Guten Morgen liebe Sorgen!
Ich bin’s wieder mal, ein Jahr älter und unglücklicherweise nicht besonders viel weiser…aber das wird vielleicht noch.
Kapstadt war sehr schön. Wir gingen für Christina ins Ballett, tanzten die ganze Nacht auf der „Long Street“ und gingen viiiel shoppen. Cape Town hat einfach so einen tollen flair… eine wunderbare Stadt! Am liebsten würde ich gleich wieder in den Bus steigen und zurückfahren. Wenn nicht so tolle Kids in Thusong auf mich warten würden…
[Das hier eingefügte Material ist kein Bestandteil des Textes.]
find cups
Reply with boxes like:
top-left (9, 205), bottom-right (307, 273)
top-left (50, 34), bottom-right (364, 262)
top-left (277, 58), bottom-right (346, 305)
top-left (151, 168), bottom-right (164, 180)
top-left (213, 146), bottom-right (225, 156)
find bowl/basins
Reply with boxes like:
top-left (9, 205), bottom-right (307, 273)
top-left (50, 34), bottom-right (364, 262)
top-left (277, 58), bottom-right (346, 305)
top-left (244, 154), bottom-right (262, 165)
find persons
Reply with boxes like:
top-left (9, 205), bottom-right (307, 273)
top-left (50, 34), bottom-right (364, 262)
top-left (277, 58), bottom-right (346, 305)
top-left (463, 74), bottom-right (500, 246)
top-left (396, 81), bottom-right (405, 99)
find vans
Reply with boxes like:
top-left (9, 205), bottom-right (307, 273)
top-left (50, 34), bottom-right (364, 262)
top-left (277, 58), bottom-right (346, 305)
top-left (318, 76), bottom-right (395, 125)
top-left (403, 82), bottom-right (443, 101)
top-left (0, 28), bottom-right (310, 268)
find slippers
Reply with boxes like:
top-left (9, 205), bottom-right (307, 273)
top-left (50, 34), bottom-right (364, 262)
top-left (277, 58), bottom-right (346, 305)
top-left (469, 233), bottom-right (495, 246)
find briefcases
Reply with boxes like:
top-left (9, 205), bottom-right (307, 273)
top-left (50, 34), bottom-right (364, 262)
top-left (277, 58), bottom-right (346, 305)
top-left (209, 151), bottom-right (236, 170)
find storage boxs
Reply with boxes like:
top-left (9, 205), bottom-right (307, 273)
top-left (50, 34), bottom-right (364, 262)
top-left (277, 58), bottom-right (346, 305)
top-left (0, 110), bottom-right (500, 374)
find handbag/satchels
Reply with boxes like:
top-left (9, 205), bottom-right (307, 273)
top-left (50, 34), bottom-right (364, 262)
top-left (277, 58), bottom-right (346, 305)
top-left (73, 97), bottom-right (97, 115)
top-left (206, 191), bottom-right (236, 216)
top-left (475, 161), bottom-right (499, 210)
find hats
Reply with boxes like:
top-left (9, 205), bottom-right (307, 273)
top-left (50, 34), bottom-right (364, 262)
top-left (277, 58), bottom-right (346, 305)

Ich hatte ja in meinem letzten Eintrag schon kurz erwähnt, dass am 16.6. (Dienstag letzte Woche) „Youth Day“ ist. Dies ist ein nationaler Feiertag zu ehren der 1976 in Soweto umgebrachten Kinder und Jugendlichen. Es hatten sich damals hunderte von Schülern zu einem friedlichen Protestmarsch zusammengefunden um gegen die „Bantu Education“ zu demonstrieren. Dieses Gesetz wurde von den Apartheid Politikern verabschiedet und besagte unter anderem, dass in allen Schulen nur in Afrikaans gelehrt werden musste. Dies war ein riesiges Problem, da viele der Schüler nicht richtig Afrikaans sprechen konnten und auch Lehrer nicht in Afrikaans lehren. Vor allem aber konnten Jugendliche besonders in Soweto nicht mehr still sitzen und hatten einige Monate zuvor begonnen, sich in Komitees zu organisieren. Die Bantu Education war ein weiteres diskriminierendes Gesetz, dieses mal traf es jedoch hauptsächlich die Jugend. Das Faß wurde zum Überlaufen gebracht. Am 15.6. wurde dann der kaum geplante Protestmarsch organisiert, in dem Schüler von einer zur nächsten Schule liefen und so verbreiteten, was am nächsten Tag passieren sollte. Am 16.6. gingen Schüler in Soweto dann auf die Straße anstatt in die Klassenräume und marschierten singend und tanzend durch Orlando (ein „Stadtteil in Soweto, in dem auch Mandela mal wohnte). Weiße Polizisten kamen und ohne Warnung oder Drohung fingen sie an auf die Kinder und Jugendlichen zu schießen. Hector Petersen wurde als erstes erschossen. Auf dem Foto sieht man seine Schwester und einen damals unbekann
ten Jungen, der Peter trägt. Dieser Junge ahnte, dass es ärger geben würde und war deshalb an diesem Morgen zuhause geblieben. Als er Schüsse hörte rannte er auf die Straße und sah Peter. Hector Peterson ist heute ein Nationalheld, da er den widerstand der Jugend und die Grausamkeit des Apartheid Regimes repräsentiert. „Youth Day“ soll an die Helden des Widerstandkampfes erinnern und die Jugend von Heute wertschätzen und motivieren. Am Samstag letzte Woche waren Elisa und ich mit 11 Kids auf einer Youth Day Celebration, auf der viel geredet, getanzt, gesungen und vor allem die Jugend von Heute gefeiert wurde. In Südafrika ist es unheimlich wichtig Jugendlichen klar zu machen, dass sie es sind, die die Zukunft ihres Landes gestalten. Es gibt hier so viele soziale Probleme, dass ein Großteil der Jugendlichen deprimiert ist und das Gefühl hat Hilf- und Machtlos zu sein. Doch genau hier ist es wichtig ambitionierte Jugendliche zu haben, die etwas verändern wollen.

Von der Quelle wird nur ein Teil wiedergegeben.